The dreaded 'wrong pipe' calamity can strike at any time.
Photo by Adrienn from Pexels

Your average person isn’t expected to be well-versed in the linguistics of human anatomy, which is how we wind up with guns for biceps and noggins for heads. So when swallowing something is followed by throat irritation or coughing, the fleeting bit of discomfort is often described as food “going down the wrong pipe.” But what’s actually happening?

When food is consumed, HuffPost reports, more than 30 muscles activate to facilitate chewing and swallowing. When the food is ready to leave your tongue and head down to your stomach, it’s poised near the ends of two "pipes," the esophagus and the trachea. You want the food to take the esophageal route, which leads to the stomach. Your body knows this, which is why the voice box and epiglottis shift to close off the trachea, the “wrong pipe” of ingestion.

Since we don’t typically hold our breath when we eat, food can occasionally take a wrong turn into the trachea, an unpleasant scenario known as aspiration, which triggers an adrenaline response and provokes coughing and discomfort. Dislodging the food usually eases the sensation, but if it’s enough to become stuck, you have an obstructed airway and can now be officially said to be choking.

The “wrong pipe” can also be a result of eating while tired or otherwise distracted or the result of a mechanical problem owing to illness or injury.
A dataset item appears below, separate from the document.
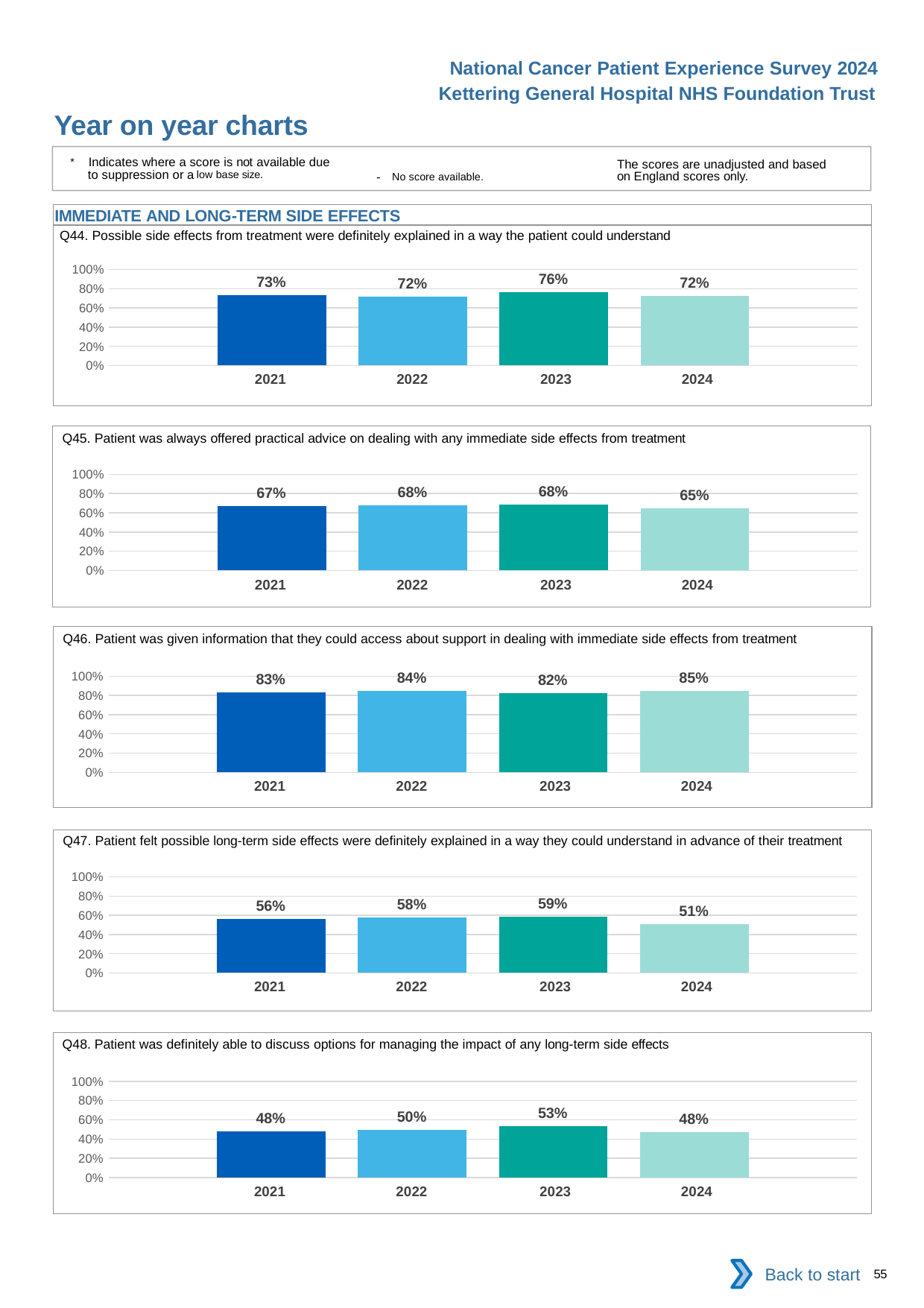
In the Q48 chart, is the value for 2023 greater or less than 60%? less What kind of chart is the Q46 chart? bar chart What is the section heading above the Q44 chart? IMMEDIATE AND LONG-TERM SIDE EFFECTS In the Q47 chart, what is the difference between the 2023 and 2024 values? 8% In the Q48 chart, what is the value for 2022? 50% In the Q47 chart, do the values rise or fall from 2021 to 2023? rise In the Q46 chart, which year has the highest value? 2024 In the Q44 chart, what is the value for 2023? 76% In the Q45 chart, what is the difference between the 2022 and 2024 values? 3% In the Q47 chart, which is larger, the value for 2021 or the value for 2024? 2021 How many years are shown in the Q44 chart? 4 In the Q45 chart, which year has the lowest value? 2024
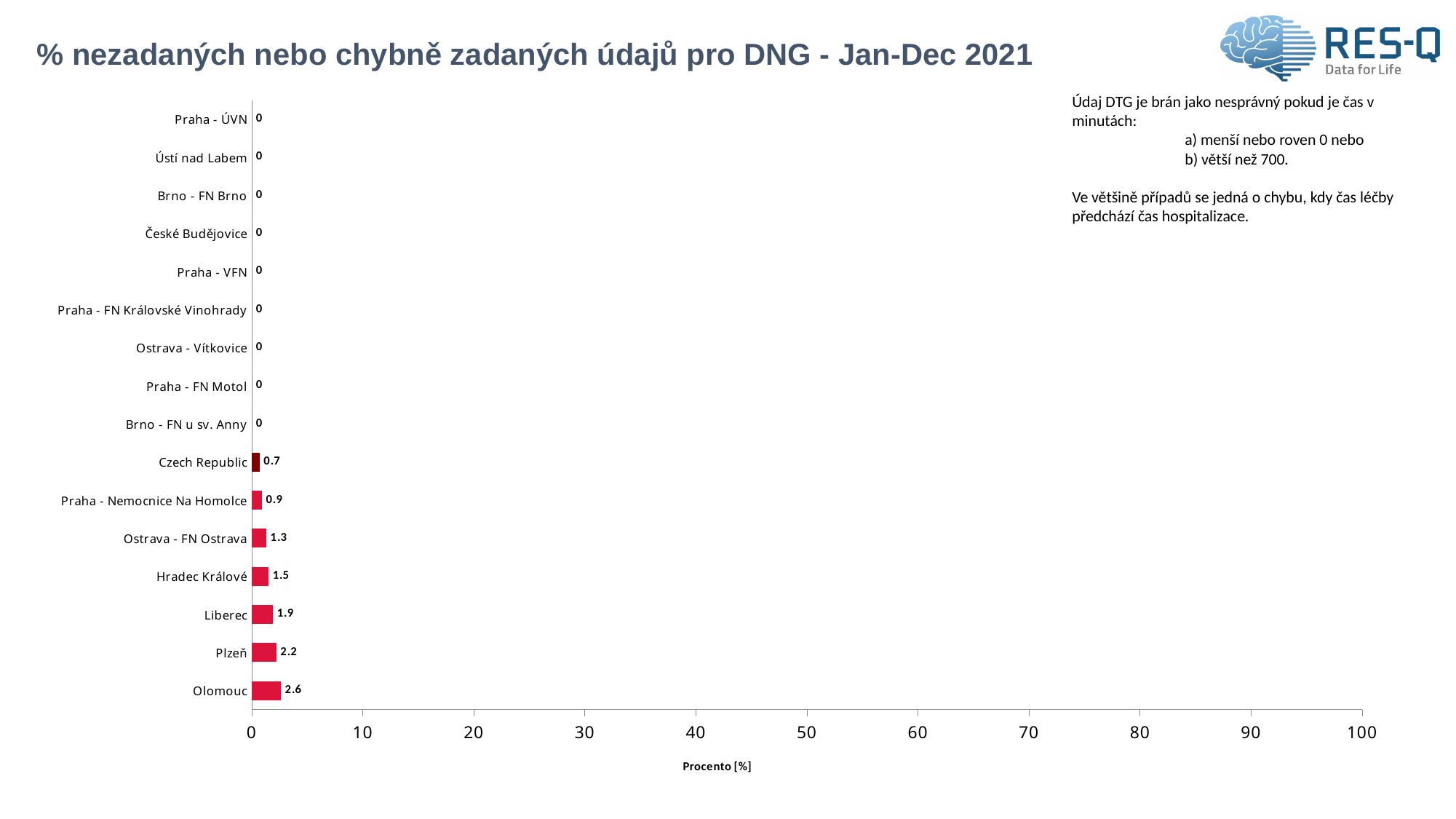
What is the value for Czech Republic? 0.7 Which category has the highest value? Olomouc How many categories are shown on the chart? 16 What is the difference between the values for Liberec and Ostrava - FN Ostrava? 0.6 What is the value for Praha - Nemocnice Na Homolce? 0.9 Which is larger, the value for Plzeň or the value for Liberec? Plzeň What is the value for Hradec Králové? 1.5 What is the value for Olomouc? 2.6 What kind of chart is shown on the slide? bar chart Is the value for Olomouc greater or less than 10? less What is the label of the x axis? Procento [%] What is the difference between the values for Olomouc and Plzeň? 0.4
You might also notice that this happens more often with liquids. A sip of water may provoke a coughing attack. That’s because liquids move much more quickly, giving the body less time to react.

In extreme cases, food or liquids headed in the “wrong” direction can wind up in the lungs and cause pneumonia. Fortunately, that’s uncommon, and coughing tends to get the food moving back into the esophagus.

The best way to minimize the chances of getting food stuck is to avoid talking with your mouth full—yes, your parents were right—and thoroughly chew sensible portions.

If you experience repeated bouts of aspiration, it’s possible an underlying swallowing disorder or neurological problem is to blame. An X-ray or other tests can help diagnose the issue.